» **GIVEN EXERCISE**: Recast the records below as a JSON list of strings, one string per line, leaving out blank lines.

⟨

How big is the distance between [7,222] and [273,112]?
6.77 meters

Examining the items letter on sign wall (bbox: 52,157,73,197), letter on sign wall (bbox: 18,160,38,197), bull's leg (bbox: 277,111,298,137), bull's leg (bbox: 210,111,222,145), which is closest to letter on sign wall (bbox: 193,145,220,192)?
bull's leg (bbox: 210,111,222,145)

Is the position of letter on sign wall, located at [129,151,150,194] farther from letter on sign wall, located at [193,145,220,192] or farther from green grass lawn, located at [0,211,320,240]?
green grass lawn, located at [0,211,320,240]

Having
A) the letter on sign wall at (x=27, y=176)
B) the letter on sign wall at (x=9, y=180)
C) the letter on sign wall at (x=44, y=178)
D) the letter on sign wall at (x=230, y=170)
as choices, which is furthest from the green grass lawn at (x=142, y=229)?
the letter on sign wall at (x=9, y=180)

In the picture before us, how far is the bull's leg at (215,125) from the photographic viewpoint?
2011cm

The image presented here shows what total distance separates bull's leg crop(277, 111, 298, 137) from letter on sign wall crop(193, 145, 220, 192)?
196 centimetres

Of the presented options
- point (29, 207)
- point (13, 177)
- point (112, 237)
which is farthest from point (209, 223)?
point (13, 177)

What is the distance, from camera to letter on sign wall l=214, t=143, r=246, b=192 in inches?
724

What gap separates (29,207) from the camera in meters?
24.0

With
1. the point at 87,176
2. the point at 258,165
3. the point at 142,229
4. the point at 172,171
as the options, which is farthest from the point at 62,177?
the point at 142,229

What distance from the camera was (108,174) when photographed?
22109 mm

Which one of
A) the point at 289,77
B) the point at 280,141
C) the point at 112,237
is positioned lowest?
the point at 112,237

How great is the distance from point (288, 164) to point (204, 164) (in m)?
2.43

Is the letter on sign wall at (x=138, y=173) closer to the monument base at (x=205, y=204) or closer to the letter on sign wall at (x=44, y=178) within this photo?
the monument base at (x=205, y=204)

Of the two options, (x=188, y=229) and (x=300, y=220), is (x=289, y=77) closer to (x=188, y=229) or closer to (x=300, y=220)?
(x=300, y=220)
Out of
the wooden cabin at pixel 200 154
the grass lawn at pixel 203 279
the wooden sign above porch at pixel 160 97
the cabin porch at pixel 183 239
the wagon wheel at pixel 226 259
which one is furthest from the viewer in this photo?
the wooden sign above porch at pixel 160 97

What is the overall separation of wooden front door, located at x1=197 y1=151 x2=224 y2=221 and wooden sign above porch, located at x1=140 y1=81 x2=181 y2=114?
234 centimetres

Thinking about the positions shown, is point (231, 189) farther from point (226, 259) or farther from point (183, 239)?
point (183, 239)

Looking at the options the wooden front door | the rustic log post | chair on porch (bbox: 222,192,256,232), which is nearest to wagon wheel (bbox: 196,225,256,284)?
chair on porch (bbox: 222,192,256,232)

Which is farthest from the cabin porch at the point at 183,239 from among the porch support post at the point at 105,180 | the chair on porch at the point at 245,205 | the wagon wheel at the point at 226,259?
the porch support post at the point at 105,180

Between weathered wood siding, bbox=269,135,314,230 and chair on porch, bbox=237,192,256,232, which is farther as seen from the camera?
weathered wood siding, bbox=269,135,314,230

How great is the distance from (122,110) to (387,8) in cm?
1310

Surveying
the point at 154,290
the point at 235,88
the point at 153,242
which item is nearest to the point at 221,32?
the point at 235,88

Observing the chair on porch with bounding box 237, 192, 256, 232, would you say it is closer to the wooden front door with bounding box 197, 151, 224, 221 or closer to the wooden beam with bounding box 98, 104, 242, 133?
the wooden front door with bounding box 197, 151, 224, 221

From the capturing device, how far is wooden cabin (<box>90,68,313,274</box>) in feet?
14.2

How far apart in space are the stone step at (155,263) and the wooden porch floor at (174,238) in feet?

⟩

» **FULL OUTPUT**:
[
  "How big is the distance between [7,222] and [273,112]?",
  "6.77 meters",
  "Examining the items letter on sign wall (bbox: 52,157,73,197), letter on sign wall (bbox: 18,160,38,197), bull's leg (bbox: 277,111,298,137), bull's leg (bbox: 210,111,222,145), which is closest to letter on sign wall (bbox: 193,145,220,192)?",
  "bull's leg (bbox: 210,111,222,145)",
  "Is the position of letter on sign wall, located at [129,151,150,194] farther from letter on sign wall, located at [193,145,220,192] or farther from green grass lawn, located at [0,211,320,240]?",
  "green grass lawn, located at [0,211,320,240]",
  "Having",
  "A) the letter on sign wall at (x=27, y=176)",
  "B) the letter on sign wall at (x=9, y=180)",
  "C) the letter on sign wall at (x=44, y=178)",
  "D) the letter on sign wall at (x=230, y=170)",
  "as choices, which is furthest from the green grass lawn at (x=142, y=229)?",
  "the letter on sign wall at (x=9, y=180)",
  "In the picture before us, how far is the bull's leg at (215,125) from the photographic viewpoint?",
  "2011cm",
  "The image presented here shows what total distance separates bull's leg crop(277, 111, 298, 137) from letter on sign wall crop(193, 145, 220, 192)?",
  "196 centimetres",
  "Of the presented options",
  "- point (29, 207)",
  "- point (13, 177)",
  "- point (112, 237)",
  "which is farthest from point (209, 223)?",
  "point (13, 177)",
  "What is the distance, from camera to letter on sign wall l=214, t=143, r=246, b=192 in inches?",
  "724",
  "What gap separates (29,207) from the camera in meters?",
  "24.0",
  "With",
  "1. the point at 87,176",
  "2. the point at 258,165",
  "3. the point at 142,229",
  "4. the point at 172,171",
  "as the options, which is farthest from the point at 62,177?",
  "the point at 142,229",
  "What distance from the camera was (108,174) when photographed?",
  "22109 mm",
  "Which one of",
  "A) the point at 289,77",
  "B) the point at 280,141",
  "C) the point at 112,237",
  "is positioned lowest?",
  "the point at 112,237",
  "How great is the distance from point (288, 164) to point (204, 164) (in m)?",
  "2.43",
  "Is the letter on sign wall at (x=138, y=173) closer to the monument base at (x=205, y=204) or closer to the letter on sign wall at (x=44, y=178) within this photo?",
  "the monument base at (x=205, y=204)",
  "Of the two options, (x=188, y=229) and (x=300, y=220), is (x=289, y=77) closer to (x=188, y=229) or closer to (x=300, y=220)?",
  "(x=300, y=220)",
  "Out of",
  "the wooden cabin at pixel 200 154",
  "the grass lawn at pixel 203 279",
  "the wooden sign above porch at pixel 160 97",
  "the cabin porch at pixel 183 239",
  "the wagon wheel at pixel 226 259",
  "which one is furthest from the viewer in this photo?",
  "the wooden sign above porch at pixel 160 97",
  "What is the overall separation of wooden front door, located at x1=197 y1=151 x2=224 y2=221 and wooden sign above porch, located at x1=140 y1=81 x2=181 y2=114?",
  "234 centimetres",
  "Thinking about the positions shown, is point (231, 189) farther from point (226, 259) or farther from point (183, 239)?",
  "point (183, 239)",
  "Looking at the options the wooden front door | the rustic log post | chair on porch (bbox: 222,192,256,232), which is nearest to wagon wheel (bbox: 196,225,256,284)?",
  "chair on porch (bbox: 222,192,256,232)",
  "Which is farthest from the cabin porch at the point at 183,239 from among the porch support post at the point at 105,180 | the chair on porch at the point at 245,205 | the wagon wheel at the point at 226,259?",
  "the porch support post at the point at 105,180",
  "Between weathered wood siding, bbox=269,135,314,230 and chair on porch, bbox=237,192,256,232, which is farther as seen from the camera?",
  "weathered wood siding, bbox=269,135,314,230",
  "How great is the distance from (122,110) to (387,8) in cm?",
  "1310",
  "Surveying",
  "the point at 154,290",
  "the point at 235,88",
  "the point at 153,242",
  "which item is nearest to the point at 221,32?",
  "the point at 235,88",
  "Observing the chair on porch with bounding box 237, 192, 256, 232, would you say it is closer to the wooden front door with bounding box 197, 151, 224, 221 or closer to the wooden beam with bounding box 98, 104, 242, 133?",
  "the wooden front door with bounding box 197, 151, 224, 221",
  "From the capturing device, how far is wooden cabin (<box>90,68,313,274</box>) in feet?",
  "14.2",
  "How far apart in space are the stone step at (155,263) and the wooden porch floor at (174,238) in feet?"
]